Looking Up – Bob Eklund

PIA02976-16Before humans could take their first steps on the Moon, that mysterious and forbidding surface had to be reconnoitered by robots. In 1961, When President John Kennedy set a goal of landing astronauts on the lunar surface, little was known of that world, beyond what could be gleaned from observations by telescopes.

Was the surface solid enough to support the 33,500-pound Apollo lunar lander? Or was it so deeply covered in dust from billions of years of meteorite impacts, as some theorized, that the lunar module would simply sink out of sight, dooming the astronauts?

A series of U.S. mapping spacecraft called Lunar Orbiters photographed the Moon from orbit in 1966 and 1967. But it would be the Surveyors that would scout that rugged surface for Apollo, and 50 years ago this month, the first of that series of landers touched down successfully. Surveyor 1 landed on the Moon on June 2, 1966.

As JPL’s Justin Rennilson, co-principal investigator on the Surveyor television experiment, recalls, “Planning for Apollo required getting really high-resolution images showing the details of the lunar surface.. Even something two feet in size could topple a spacecraft.”

“We figured the probability of success at around 10 to 15 percent,” Rennilson said.

Surveyor had been sent on a direct trajectory—it would not enter lunar orbit before landing, but would hurtle directly towards the surface at 6,000 mph. The thrusters had to fire at precisely the right moment and maintain perfect orientation to communicate with Earth, all the way down.

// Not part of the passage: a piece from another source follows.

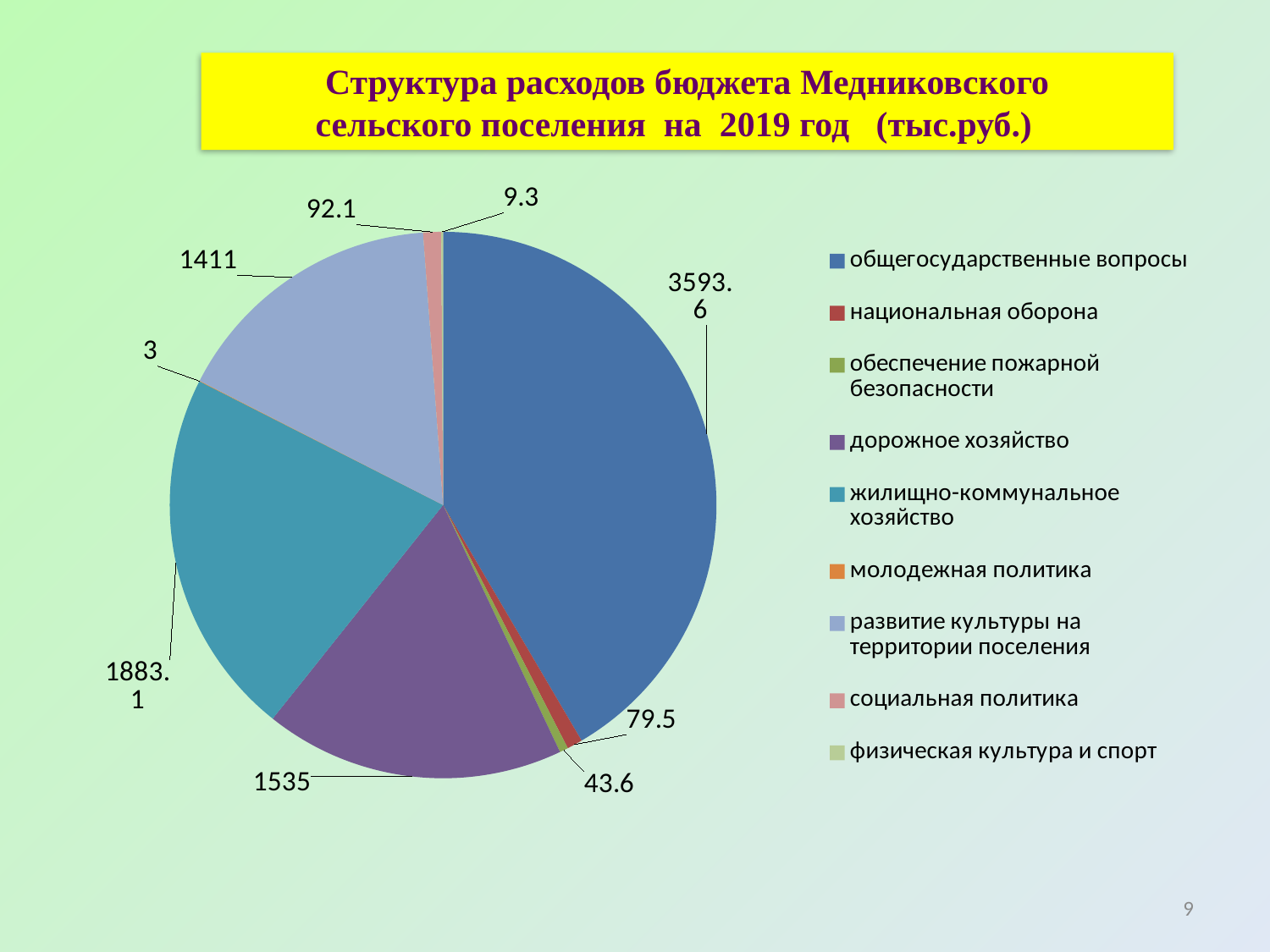
What is the value for общегосударственные вопросы? 3593.6 How many slices does the pie chart have? 9 What unit is stated in the chart title? тыс.руб. How many entries does the legend list? 9 Which is larger: дорожное хозяйство or развитие культуры на территории поселения? дорожное хозяйство What kind of chart is shown on the slide? Pie chart What is the value for дорожное хозяйство? 1535 Which category has the largest slice? общегосударственные вопросы What is the difference between the values for жилищно-коммунальное хозяйство and дорожное хозяйство? 348.1 What is the value for жилищно-коммунальное хозяйство? 1883.1 Which category has the smallest value? молодежная политика What is the value for социальная политика? 92.1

“I remember sitting there watching the oscilloscope as the spacecraft was coming down,” said Rennilson, “all the way to the lunar surface. ‘God, the signal is still there and it is still working!’ I thought. We were successful and it was just astounding.”

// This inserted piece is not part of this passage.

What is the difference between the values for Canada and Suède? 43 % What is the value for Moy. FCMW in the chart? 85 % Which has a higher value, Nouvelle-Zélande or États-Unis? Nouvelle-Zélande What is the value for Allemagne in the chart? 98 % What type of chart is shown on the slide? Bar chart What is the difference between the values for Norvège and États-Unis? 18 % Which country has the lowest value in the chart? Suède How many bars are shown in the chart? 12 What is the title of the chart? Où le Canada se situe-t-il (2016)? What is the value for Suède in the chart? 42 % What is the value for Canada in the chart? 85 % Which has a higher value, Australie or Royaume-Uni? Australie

The first views of the lunar surface were striking, but not easily acquired. Photography from space was still in its infancy. The camera was advanced for its time, a slow-scan television imager with a zoom lens—the first time such an arrangement had been used in space.

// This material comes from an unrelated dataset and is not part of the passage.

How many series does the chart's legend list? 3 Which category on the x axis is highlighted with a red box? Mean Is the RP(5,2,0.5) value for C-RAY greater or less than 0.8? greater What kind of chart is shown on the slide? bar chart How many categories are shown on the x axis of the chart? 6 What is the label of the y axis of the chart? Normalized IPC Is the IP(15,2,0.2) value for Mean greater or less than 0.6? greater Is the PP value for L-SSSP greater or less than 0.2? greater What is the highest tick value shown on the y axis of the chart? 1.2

The first sets of panoramic images were created using a then-new technique of taking instant-photography images from a small TV screen and then assembling the photographs into a larger image. Rennilson remembers the process vividly: “We had a Polaroid camera attached to a 5-inch-diameter CRT so that you could capture images on Polaroid film.

By the end of Surveyor 1’s mission six months after it landed on the Moon, 11,240 images had been returned, allowing for the creation of dozens of wide panoramas and allowing the examination of details as small as 0.04 inch (1 millimeter) in diameter. Images of the three footpads demonstrated that not only was landing on the Moon possible, but that the lander had not sunk into deep Moon dust—as was feared by some scientists—but had landed on a firm, supportive surface.

By the time Surveyor 7 completed operations on the Moon in February 1968—just 10 months before Apollo 8 orbited the Moon—the pathway to the first crewed lunar landing of Apollo 11 on July 20, 1969, was open. The Surveyor program had been critical to that accomplishment.